Her poem speaks to us regarding the fact that you can never go home expecting things to be the same. The hallowed halls she writes about is the emptiness you feel inside as you realize everything as you knew it, is gone. She expresses through the rotten swing that the pains of the past have been replaced with hope as she hears the song of the birds. She talks about strolling off the beaten path, which echoes that life is not a straight line; it takes us places we never expect to be. She ends her poem by honoring our memories, but reminds us not to live in our past, but to live in the now.

Christy’s poem reminds us that our problems stem from two things:

  1. We can’t let go of something in our past.
  2. We are living in fear of something that may or may not happen in the future.

When we worry about the past, or the future, it is a major stumbling block when we are trying to control negative thoughts. If you can practice locking your thoughts in the present, you have more control over them, and can stay more positive. The present is about healing the chatter within our heads; it is about life; about enjoying the moment, rather than just being.

Welcome Home

By Christy Arnold

Going to the old home site, poking around,

seeing if the bones are bleached on the ground.

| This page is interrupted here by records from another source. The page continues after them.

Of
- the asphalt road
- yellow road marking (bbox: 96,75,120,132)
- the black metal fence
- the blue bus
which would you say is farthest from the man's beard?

Breathing in deep, and smelling the honeysuckle

that warps around the missing door.

Hallowed halls of what was, is no more.

Scared remnants of cherished moments

rusting away, as the rain drips down,

red as blood, springs trickling stain.

The Crow’s Grass white flower,

warns of death every spring.

As the birds sing sweetly, setting above

the rotten tire swing.

Strolling off the beaten path

to see if the lilies are standing in

a huddled mass.

Stones throw away, the pond should be full.

The turtles easing in while the fish are bold.

Skipping the flat flint three times maybe four.

Rippling the water of memories of stories

no longer told.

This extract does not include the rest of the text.